Additionally, we also investigated for the first time the TL of human PBMCs at 24 month post-bariatric surgery. Most importantly, at this time point we were able to show a significant TL increase of +5.6 %, revealing a possible starting point for telomere lengthening after bariatric surgery-induced weight reduction. Subdividing these data for gender affiliation we also received a +5.6 % TL increase for women. Due to the low number of male participants no further assumption for men could be made.

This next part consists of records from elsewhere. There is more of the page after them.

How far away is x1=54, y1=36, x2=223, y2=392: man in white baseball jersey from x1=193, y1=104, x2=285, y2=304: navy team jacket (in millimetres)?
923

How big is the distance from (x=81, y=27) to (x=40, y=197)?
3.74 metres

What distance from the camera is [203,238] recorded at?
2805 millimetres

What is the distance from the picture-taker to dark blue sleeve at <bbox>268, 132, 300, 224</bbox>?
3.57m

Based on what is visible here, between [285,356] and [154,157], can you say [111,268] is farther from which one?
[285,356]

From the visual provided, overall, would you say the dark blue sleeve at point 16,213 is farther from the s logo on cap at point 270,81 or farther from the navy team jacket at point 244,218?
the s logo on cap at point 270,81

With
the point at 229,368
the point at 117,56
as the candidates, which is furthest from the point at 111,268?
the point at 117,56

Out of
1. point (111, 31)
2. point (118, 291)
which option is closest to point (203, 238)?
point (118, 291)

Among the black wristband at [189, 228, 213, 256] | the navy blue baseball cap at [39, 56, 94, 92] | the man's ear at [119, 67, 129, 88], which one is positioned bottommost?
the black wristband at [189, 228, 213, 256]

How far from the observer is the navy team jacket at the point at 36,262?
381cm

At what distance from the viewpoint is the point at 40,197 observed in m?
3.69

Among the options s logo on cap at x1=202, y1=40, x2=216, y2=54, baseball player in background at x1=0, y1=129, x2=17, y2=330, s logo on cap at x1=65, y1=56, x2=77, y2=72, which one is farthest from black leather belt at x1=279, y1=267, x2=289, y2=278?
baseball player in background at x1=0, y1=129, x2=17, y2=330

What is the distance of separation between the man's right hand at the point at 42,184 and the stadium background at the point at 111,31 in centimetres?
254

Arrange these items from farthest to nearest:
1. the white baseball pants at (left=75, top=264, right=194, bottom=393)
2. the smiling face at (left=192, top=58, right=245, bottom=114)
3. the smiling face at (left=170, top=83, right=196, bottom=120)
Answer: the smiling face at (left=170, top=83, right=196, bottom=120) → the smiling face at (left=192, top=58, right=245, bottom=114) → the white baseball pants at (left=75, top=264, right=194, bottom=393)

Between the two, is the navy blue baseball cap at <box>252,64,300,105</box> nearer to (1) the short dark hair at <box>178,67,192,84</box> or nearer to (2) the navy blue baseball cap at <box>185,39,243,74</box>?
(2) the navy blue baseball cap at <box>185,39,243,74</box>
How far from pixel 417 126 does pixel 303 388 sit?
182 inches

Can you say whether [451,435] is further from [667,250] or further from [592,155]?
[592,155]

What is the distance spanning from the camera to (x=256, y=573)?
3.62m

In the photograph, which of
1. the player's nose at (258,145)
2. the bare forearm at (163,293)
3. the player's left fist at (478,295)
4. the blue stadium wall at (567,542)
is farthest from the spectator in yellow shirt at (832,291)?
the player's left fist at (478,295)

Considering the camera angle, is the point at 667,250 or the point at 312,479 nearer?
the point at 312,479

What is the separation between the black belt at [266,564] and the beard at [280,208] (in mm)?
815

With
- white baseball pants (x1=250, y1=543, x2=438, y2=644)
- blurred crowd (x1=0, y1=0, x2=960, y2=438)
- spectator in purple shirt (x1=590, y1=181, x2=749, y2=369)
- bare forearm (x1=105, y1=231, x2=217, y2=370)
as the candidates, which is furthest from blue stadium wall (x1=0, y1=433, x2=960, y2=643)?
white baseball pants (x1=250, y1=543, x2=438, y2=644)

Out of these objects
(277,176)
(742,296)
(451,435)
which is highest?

Besides Formichi and co-workers, a second study indicated recently TL regulation in bariatric-aided obese humans. Here, Laimer and colleagues indicated with a prospective intervention study a 2.3 % increase of telomere length for obese women 10 years after weight reduction surgery (Laimer et al.
2016) while a normal weight control population revealed over the same period a telomere length decline of 4.9 %. Different from our study, their cohort received either a gastric banding or a RYGB, while our patients received either a sleeve gastrectomy or RYGB and TL was measured in leukocytes with the qPCR method. The starting mean BMI of their cohort was 41.4 kg/m2 and thus lower but a similar weight reduction was indicated as we have seen (- 21 %).
Here, we showed for the first time a TL increase 24 month after bariatric surgery-induced weight reduction and demonstrated that this is the time of beginning TL increase. Conflicting results up to 1 year post-surgery between Formichi et al. and our data might be due to the post-surgical state and its changed metabolism until catabolism discloses stability. So it could be that these radical changes also led to a disordered TL regulation after the first month of surgery receiving TL variations, underlining, that adipose tissue is known for bioaccumulation of lipophilic environmental substances (Durante et al. 2016). The stored toxins may be released during weight loss and become released back into the
95 metabolism causing additional negative effects to human health and imbalanced TL regulation.
Reaching a weight balance and a stable environment for catabolites and hormones, the weight reduction might have induced a positive effect on physical and psychical state and together with the 10 year study this suggest, that upon intervention TL in obese people increases and that this effect is long lasting.